The technique of flexural backstripping is explained in detail, as are the procedures and formulas needed to obtain a basin's paleobathymetric estimates (and complete geohistory). As an exercise, Campos Basin geologic section 203-RL-76 has been reconstituted (geohistory, paleobathymetry, and backstripping).
Once an isostatic mechanism has been adopted (flexural in this case), the basement response can be obtained using a fourth-order differential equation (see text: formula 20). In this case it is possible to vary lithospheric flexural rigidity spatially.
A section's paleobathymetry is mathematically calculated by backstripping each layer of the sedimentary column, using formula 11 (see text). This set of operations entails removing one layer of the basin at a time, decompressing the remaining layers, and uplifting the basement (necessary to maintain isostatic equilibrium). The section 's paleobathymetry is the space between sea-level and the top of the sedimentary column during that time. Resultant paleobathymetries can be compared with those obtained through paleoecology.
Once paleobathymetry has been calculated, the basin's geohistory can be obtained by decompressing layers, relaying on porosity curves to do so. These curves are assumed to be invariable over time end volume of the lithological unit's mass is held constant.

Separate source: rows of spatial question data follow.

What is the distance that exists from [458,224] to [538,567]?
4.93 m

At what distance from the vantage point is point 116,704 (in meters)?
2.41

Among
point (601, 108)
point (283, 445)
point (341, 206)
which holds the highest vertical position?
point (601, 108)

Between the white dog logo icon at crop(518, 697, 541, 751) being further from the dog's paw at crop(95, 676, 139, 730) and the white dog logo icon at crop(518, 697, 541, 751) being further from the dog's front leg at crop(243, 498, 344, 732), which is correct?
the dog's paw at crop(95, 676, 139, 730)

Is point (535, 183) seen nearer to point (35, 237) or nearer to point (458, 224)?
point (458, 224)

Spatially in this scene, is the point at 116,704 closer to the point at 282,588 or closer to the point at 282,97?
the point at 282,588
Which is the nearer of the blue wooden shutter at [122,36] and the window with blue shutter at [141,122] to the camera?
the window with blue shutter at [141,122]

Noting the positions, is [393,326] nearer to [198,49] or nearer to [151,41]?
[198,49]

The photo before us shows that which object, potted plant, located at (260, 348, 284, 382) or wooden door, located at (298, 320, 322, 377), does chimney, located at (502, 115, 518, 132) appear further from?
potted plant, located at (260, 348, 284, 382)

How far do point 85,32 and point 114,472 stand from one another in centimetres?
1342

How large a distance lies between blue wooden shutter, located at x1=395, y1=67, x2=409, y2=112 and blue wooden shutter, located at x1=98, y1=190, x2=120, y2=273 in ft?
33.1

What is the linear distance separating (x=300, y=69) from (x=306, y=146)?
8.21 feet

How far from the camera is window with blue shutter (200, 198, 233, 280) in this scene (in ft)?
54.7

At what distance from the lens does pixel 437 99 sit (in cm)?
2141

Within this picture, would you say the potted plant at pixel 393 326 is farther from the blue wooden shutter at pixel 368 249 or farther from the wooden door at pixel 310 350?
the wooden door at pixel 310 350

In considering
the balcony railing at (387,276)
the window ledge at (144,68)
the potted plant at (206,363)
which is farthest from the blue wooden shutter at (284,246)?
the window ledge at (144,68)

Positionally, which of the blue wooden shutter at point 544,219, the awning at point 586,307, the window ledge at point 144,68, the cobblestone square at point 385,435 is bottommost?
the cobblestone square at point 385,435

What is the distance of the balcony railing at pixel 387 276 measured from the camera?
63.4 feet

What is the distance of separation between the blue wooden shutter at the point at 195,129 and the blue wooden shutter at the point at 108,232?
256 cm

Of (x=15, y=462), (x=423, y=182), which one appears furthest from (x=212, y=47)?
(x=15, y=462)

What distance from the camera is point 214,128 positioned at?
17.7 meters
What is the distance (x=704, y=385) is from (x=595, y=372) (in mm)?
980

Backstripping entails the sequential removal of a basin 's sedimentary loads, in accordance with pre-selected chronostratigraphic interval. Remaining sediments are then replaced with water and the basement isostatically readjusted. Basement depth is thus determined without the effect of sedimentary load, which can be obtained by applying formula 5 (see text).
Campos Basin geologic section 203-RL-76 was submitted to bidimensional flexural backstripping. This exercise relied on: paleobathymetric data obtained via paleoecology, an average porosity curve, physical properties of lithologies (such as grain density), a curve showing relative variation in sea-level, lithospheric parameters, and some physical constants (table 1). The effective elastic thickness values used for the lithosphere were considered equivalent to the depth of isotherm 150 *C.

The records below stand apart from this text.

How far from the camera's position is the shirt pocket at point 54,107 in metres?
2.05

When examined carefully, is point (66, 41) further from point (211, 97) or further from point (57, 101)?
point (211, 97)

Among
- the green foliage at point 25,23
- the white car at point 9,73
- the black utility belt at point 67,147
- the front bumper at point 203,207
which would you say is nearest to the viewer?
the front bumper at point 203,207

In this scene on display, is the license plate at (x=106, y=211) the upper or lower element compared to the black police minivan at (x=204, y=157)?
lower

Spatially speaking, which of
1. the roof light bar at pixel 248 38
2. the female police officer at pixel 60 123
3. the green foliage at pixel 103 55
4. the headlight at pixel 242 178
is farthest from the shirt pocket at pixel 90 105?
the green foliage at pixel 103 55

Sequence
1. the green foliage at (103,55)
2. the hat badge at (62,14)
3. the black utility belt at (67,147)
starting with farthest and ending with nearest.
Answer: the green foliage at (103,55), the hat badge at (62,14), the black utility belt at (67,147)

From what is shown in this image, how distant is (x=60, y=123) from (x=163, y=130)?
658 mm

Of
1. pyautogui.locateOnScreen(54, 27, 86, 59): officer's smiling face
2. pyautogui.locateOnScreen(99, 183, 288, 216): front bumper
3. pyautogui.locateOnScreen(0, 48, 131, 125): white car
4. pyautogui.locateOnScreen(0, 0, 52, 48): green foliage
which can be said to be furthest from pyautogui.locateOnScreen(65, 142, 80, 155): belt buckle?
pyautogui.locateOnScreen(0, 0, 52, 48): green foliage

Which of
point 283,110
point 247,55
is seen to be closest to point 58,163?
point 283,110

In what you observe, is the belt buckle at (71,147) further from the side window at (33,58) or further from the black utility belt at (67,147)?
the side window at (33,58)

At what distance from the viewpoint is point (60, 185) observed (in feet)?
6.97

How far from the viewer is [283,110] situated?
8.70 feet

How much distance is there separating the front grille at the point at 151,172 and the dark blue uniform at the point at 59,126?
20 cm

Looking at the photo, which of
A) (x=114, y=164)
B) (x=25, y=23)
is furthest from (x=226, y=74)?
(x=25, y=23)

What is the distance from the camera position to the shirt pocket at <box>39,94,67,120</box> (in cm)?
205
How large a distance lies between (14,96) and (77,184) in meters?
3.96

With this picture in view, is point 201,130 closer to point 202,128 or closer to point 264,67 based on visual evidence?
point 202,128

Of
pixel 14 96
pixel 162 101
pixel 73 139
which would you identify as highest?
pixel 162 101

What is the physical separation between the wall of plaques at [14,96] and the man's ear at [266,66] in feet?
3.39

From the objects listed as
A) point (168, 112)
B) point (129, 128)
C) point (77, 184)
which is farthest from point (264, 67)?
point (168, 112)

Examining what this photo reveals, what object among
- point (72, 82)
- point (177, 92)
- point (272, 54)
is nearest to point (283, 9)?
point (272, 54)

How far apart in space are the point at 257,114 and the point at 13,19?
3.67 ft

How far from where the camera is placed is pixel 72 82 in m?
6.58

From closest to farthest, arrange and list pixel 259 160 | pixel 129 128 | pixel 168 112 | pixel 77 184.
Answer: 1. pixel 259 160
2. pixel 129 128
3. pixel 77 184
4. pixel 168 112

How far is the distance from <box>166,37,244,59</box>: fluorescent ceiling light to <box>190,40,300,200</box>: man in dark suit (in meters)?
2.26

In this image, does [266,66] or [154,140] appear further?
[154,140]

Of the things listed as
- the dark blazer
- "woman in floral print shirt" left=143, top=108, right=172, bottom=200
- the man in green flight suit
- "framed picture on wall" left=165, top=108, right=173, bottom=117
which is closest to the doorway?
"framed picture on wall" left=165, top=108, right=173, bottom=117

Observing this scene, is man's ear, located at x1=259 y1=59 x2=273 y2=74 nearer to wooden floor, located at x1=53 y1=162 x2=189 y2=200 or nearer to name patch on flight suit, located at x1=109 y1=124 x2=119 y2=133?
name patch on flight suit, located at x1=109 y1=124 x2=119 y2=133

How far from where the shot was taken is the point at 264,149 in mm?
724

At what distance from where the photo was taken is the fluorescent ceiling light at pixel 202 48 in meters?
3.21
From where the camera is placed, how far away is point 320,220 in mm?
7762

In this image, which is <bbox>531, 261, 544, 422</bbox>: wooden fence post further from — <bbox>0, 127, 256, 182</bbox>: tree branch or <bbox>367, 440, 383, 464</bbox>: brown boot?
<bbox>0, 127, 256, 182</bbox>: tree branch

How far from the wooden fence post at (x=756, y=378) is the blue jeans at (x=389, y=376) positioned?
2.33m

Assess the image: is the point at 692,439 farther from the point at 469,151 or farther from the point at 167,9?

Figures obtained through the application of this technique indicate that lithospheric extension only occurred seaward of the basin 's hinge zone (345 km; fig. 7). It is possible that the presence of sediments in the region located between the hinge zone and the continent (coastal plain) are the result of the flexural effect.
Flexural backstripping showed that offshore the lithosphere displays an extension factor (beta) which increases until reaching 3.0 at the Corvina-Parati Low. From that low until some kilometers beyond the shelf break, extension factors range around 1.65. Beta values obtained through local backstripping differ an average of 15-20% from those obtained under the regional technique. In the basement's deepest regions especially, the difference is sharper, reaching as much as 65%. On the other hand, practically no difference is observed between lithospheric extension values calculated under one or the other technique for wells located in basement highs, due to the flexural influence of sedimentary loads located in neighboring depocenters.

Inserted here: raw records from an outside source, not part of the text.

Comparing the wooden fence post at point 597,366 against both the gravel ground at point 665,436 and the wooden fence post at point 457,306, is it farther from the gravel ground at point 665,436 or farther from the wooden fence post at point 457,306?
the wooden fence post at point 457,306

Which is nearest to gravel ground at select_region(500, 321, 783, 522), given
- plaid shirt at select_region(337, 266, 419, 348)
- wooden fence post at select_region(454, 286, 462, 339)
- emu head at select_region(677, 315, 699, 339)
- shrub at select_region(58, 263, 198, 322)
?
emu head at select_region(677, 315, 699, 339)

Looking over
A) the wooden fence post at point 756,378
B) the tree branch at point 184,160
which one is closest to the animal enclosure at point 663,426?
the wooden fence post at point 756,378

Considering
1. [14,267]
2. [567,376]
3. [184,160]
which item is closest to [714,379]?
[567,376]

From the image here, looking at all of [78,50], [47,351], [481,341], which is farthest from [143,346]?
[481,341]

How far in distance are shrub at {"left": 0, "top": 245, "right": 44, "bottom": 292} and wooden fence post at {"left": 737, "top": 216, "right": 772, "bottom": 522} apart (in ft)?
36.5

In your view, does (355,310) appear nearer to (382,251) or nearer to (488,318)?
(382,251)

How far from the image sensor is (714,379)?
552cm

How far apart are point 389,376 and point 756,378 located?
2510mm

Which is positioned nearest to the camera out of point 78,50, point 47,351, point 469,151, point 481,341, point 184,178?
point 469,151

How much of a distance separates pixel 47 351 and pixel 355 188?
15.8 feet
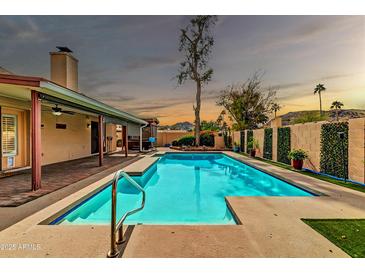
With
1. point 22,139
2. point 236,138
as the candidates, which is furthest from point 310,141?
point 22,139

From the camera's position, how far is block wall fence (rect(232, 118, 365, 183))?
569 centimetres

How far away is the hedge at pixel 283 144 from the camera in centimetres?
994

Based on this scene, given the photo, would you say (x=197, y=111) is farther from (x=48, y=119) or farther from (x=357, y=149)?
(x=357, y=149)

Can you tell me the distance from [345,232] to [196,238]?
7.11ft

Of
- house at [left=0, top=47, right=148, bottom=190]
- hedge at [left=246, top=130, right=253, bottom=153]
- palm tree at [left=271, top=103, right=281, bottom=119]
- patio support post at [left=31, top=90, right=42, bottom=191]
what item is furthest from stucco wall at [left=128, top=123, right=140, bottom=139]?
palm tree at [left=271, top=103, right=281, bottom=119]

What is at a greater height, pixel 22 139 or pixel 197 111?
pixel 197 111

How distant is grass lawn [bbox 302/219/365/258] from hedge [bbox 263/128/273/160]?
8857mm

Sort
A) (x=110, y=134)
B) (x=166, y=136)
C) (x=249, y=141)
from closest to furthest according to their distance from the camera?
(x=249, y=141)
(x=110, y=134)
(x=166, y=136)

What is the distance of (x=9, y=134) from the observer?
7.62 meters

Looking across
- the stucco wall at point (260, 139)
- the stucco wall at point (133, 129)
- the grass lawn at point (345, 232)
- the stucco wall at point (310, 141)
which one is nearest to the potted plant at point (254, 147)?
the stucco wall at point (260, 139)

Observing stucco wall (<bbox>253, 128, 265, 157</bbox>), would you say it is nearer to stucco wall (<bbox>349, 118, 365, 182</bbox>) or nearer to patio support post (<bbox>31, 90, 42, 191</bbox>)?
stucco wall (<bbox>349, 118, 365, 182</bbox>)

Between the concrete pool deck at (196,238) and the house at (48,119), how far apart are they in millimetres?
2585

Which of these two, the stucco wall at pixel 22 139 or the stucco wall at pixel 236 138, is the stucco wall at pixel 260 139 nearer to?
the stucco wall at pixel 236 138

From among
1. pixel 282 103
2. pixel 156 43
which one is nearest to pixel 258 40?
pixel 156 43
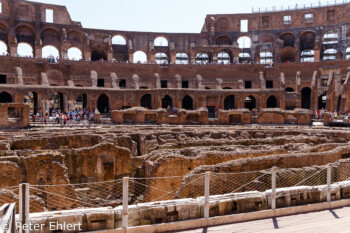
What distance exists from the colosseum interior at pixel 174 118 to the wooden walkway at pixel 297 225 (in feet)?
1.27

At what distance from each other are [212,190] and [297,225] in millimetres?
3305

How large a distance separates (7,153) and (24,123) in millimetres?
13191

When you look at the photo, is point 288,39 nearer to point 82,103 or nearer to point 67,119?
point 82,103

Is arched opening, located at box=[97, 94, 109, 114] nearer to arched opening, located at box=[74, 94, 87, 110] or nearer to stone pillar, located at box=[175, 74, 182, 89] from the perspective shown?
arched opening, located at box=[74, 94, 87, 110]

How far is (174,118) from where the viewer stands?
28.4 m

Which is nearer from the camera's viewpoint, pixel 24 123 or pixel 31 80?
pixel 24 123

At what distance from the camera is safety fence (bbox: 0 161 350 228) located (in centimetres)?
514

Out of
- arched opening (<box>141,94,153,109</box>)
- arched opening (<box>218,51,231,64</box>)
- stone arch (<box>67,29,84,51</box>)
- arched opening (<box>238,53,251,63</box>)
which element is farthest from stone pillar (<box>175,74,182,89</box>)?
stone arch (<box>67,29,84,51</box>)

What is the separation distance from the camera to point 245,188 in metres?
8.14

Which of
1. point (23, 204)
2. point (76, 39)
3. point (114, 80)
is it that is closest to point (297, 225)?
point (23, 204)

This study shows that a local isostatic approach overestimates rebound in sedimentary load correction, thus leading to overestimations in tectonic subsidence calculations. In other words, application of a local compensation model yields smaller lithospheric extension factors than does a flexural compensation model.
The technique used here for calculating paleobathymetry yields values which are coherent with estimates obtained through paleoecology. In the region of the present Campos Basin continental shelf, paleobathymetry remained shallow during the Tertiary, growing deeper during the Middle Eocene. However, this deeper Eocene environment is a distortion caused by gravitational faults, which was not fully corrected during mathematical processing. These faults also partially disguise the effects of sedimentary progradation, mainly verified during the Upper Oligocene through the Middle Miocene, but still perceivable in the geohistory of the section analyzed.
During the Upper Cretaceous, bathymetric levels increased (bathyal environment), while in some areas they remained slightly shallower, e. g., in the region of RJS-l 17's high. Estimated bathymetry for the Lower Cretaceous is neritic.